27 août 1758

Les Anglais prennent le fort Frontenac

The Battle of Fort Frontenac

Illustration : John Henry Walker (s.d.)

Source : Bibliothèque et Archives Canada

     Le Montréalais Pierre-Jacques Payen de Noyan et de Chavoy est un officier des troupes de la Marine qui oeuvre dans plusieurs postes de la Nouvelle-France, à Pointe-à-la-Chevelure (Crown Point, NY) et à Détroit. C’est lui qui commande le fort Frontenac à l’embouchure du lac Ontario en 1758, au début de la guerre de la Conquête.

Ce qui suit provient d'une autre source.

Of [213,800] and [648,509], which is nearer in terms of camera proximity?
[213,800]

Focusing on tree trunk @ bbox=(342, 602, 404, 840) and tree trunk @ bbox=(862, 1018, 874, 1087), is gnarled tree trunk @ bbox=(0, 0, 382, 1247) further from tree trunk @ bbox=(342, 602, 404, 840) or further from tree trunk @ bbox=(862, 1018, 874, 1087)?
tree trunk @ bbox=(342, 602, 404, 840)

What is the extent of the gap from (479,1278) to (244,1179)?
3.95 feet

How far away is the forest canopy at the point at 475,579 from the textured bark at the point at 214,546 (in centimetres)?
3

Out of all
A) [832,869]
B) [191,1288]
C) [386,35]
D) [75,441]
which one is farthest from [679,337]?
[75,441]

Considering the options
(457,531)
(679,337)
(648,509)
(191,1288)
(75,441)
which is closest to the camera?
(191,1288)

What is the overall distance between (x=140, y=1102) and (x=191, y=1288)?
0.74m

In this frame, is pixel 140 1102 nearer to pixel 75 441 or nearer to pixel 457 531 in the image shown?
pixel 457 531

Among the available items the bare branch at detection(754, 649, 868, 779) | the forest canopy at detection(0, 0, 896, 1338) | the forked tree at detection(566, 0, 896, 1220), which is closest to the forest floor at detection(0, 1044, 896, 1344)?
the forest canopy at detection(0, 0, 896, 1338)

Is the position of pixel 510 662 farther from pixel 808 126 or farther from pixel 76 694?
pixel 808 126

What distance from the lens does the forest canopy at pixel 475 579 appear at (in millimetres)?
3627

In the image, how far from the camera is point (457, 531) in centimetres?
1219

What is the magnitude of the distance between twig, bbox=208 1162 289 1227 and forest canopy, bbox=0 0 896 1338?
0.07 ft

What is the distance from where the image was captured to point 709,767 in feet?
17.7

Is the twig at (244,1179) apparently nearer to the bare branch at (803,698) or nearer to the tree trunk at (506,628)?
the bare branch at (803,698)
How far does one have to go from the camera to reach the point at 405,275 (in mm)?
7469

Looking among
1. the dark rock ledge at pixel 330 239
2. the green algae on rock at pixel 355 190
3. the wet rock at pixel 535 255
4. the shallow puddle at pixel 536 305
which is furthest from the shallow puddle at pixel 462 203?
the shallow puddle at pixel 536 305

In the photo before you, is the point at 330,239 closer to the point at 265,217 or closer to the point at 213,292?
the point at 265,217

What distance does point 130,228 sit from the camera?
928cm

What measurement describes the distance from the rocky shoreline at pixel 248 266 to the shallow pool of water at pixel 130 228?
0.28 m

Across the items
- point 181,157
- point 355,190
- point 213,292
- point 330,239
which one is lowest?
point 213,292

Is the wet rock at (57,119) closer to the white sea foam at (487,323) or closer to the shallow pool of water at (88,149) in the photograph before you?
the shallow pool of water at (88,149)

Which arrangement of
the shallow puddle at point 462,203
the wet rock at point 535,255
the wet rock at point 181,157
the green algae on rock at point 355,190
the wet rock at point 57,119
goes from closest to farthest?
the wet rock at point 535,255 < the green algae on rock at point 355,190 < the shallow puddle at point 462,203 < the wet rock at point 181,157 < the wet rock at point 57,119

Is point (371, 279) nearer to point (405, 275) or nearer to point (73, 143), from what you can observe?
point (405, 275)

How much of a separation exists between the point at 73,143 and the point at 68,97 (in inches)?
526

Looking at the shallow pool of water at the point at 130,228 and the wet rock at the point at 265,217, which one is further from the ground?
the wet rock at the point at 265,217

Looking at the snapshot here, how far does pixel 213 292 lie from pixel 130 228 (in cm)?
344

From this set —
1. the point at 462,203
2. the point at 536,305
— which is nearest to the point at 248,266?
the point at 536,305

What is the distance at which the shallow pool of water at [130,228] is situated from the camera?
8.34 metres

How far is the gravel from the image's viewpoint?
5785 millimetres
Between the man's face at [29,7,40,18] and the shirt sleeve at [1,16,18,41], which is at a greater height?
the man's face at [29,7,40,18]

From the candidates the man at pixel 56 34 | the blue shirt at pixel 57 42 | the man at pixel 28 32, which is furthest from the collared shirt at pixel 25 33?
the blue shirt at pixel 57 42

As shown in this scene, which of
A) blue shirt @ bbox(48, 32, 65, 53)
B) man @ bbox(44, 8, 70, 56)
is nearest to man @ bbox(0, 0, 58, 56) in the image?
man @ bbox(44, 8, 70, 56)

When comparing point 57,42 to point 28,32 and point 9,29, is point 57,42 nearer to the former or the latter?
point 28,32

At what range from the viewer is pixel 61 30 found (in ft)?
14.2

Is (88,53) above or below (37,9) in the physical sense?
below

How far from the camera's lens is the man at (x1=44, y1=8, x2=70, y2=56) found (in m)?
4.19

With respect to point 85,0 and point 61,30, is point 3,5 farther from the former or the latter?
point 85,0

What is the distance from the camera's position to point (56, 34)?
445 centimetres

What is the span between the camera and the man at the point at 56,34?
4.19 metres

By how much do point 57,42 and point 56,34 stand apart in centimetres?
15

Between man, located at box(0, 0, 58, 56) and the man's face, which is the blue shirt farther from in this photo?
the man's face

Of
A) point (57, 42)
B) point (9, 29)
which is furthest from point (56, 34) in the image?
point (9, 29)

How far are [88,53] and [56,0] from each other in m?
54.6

     Ce centre de ravitaillement pour les postes de l’Ouest est alors en piètre état. Louis-Joseph de Saint-Véran, marquis de Montcalm et chef des armées françaises en Amérique du Nord, déclare que le fort Frontenac ne vaut rien! Défendu par une cinquantaine de soldats, ce fort subit un siège en août 1758. Le combat est inégal : John Bradstreet dirige l’attaque avec des troupes de plus de 3 000 soldats anglais et américains. Payen de Noyan doit se rendre le 27 août 1758, après trois jours de siège.

     Bradstreet brûle les navires français capturés et démolit en partie la structure de pierre du fort Frontenac. Cette défaite française rompt les communications entre Montréal et le fort Niagara et affaiblit considérablement le contrôle de la France sur l’Ouest. L’Angleterre garde le contrôle sur cette région après la chute de la Nouvelle-France. Le site devient ensuite la ville de Kingston.

Par François Droüin; version révisée le 31 octobre 2018.